--- PROVIDED TEXT ---
MARTHA SEZ: ‘What, me worry?’
What do you worry about?
1. The Russians
2. The Chinese
6. Possible Neanderthal ancestry
7. Laundry not smelling fresh enough
8. Everlasting perdition
10. Probable Neanderthal ancestry
11. Brain fog
12. Social media
Everybody is worried about something. I am not sure that I worried any less when I wasn’t watching television, but I worried differently. For several years I didn’t watch television at home. Then I tuned back in with Keene Valley Video.
I was sitting in my living room watching “Breakfast at Tiffany’s” when I heard someone outside on state Route 73 calling my name. I went to the front door and looked out, and lo and behold it was my friend Peg sitting in her van, holding up traffic.
“Hey, Martha! Are you watching television in there? What are you doing watching television?”
“Hi Peg! Yes, I just got cable!”
It is so great to live in a small town. You almost don’t need television.
That was 24 years ago, and since that time I believe that my quality of worry has improved, becoming more organized and specific. Television, and later social media, tell me what to worry about, encapsulating great tracts of anxiety-producing material into terms that are brief and easy to remember, like of course COVID, gun violence, and Chinese restaurant syndrome controversy.
I would never have known the term “marionette lines” were it not for morning television. Marionette lines — like the ones Howdy Doody and Phineas T. Bluster had on either side of their mouths — are right up there on my worry list. When I look in the mirror I am sure they are etching their relentless way deep into my face, just as raging rivers gradually carve channels through solid rock.
While genealogical DNA testing has become increasingly popular, some people worry about what they will find when they send in their samples.
If you checked “Neanderthal ancestry” on the worry list, you will be relieved to learn that, while scientists have discovered that most of us do indeed carry Neanderthal genes, it turns out that Neanderthals weren’t stupid and ugly after all! After scientists learned that they themselves have Neanderthal DNA, they naturally came to see the Neanderthals’ good points. We still don’t know much about the recently discovered cave-dwelling Denisovans, however.
My brother took the Ancestry.com test and found that, in addition to the English, Irish and Scottish forebears we have always taken for granted, we also had some Finnish, Asian, Native American and even Russian ancestry!
My sister couldn’t take this in. She said she thought my brother was adopted. Later he admitted the Native American part was wishful thinking. Over the years our family DNA has changed over and over according to Ancestry.com, and presently the Finnish and Russian are gone and we are, boringly, mostly British with varying degrees of Norse, just as we had always thought. No sign of Native American yet.
As the waning Baby Boom totters along toward its demise, TV sponsors are constantly asking questions like, how’s your tooth enamel? Retirement strategy? Cognitive acuity? Life insurance? Do you even have teeth?
People are afraid to eat and drink, because the experts keep changing foods that are good for us. Are eggs in or out? Margarine, once considered more healthful than butter, is now bad because of trans fat. Foods which never contained cholesterol were suddenly labeled “Cholesterol free!” during the fatty food scare. Then the label “Contains no trans fats!” became popular. No, the food contains lard, but animal fat is all right again. On the other hand, it is very difficult now to find lard if you want it. Foods that never contained gluten in the first place are labeled “gluten free!” As if humans hadn’t been eating bread, which contains gluten, for thousands of years.
Yes, you say, but the flour used to be different, because it wasn’t made from genetically altered grain. Many scientists are saying that genetically altered grains and vegetables are not harmful to people’s health, but that is not to be tolerated on television, let alone on social media. And then there is, unfortunately, pesticide residue.
A whole aisle at the supermarket is devoted to bottled water. Why take it on faith that the water in those bottles, from all of their different sources, is going to be any purer than our own Adirondack tap water?
“They test it,” you are probably saying. Who are “they?” Are you sure?
What, me worry?
Have a good week.
(Martha Allen has been writing for the News for more than 20 years.)
--- DATASET SECTION ---
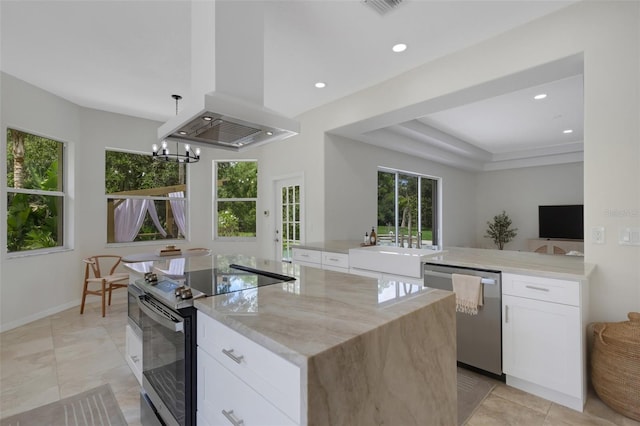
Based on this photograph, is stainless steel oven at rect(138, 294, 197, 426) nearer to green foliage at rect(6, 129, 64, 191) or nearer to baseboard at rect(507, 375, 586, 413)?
---
:: TO DO ::
In the column, what service did the writer use to start watching television again after several years without it?

:: ANSWER FOR THE TASK ::
Keene Valley Video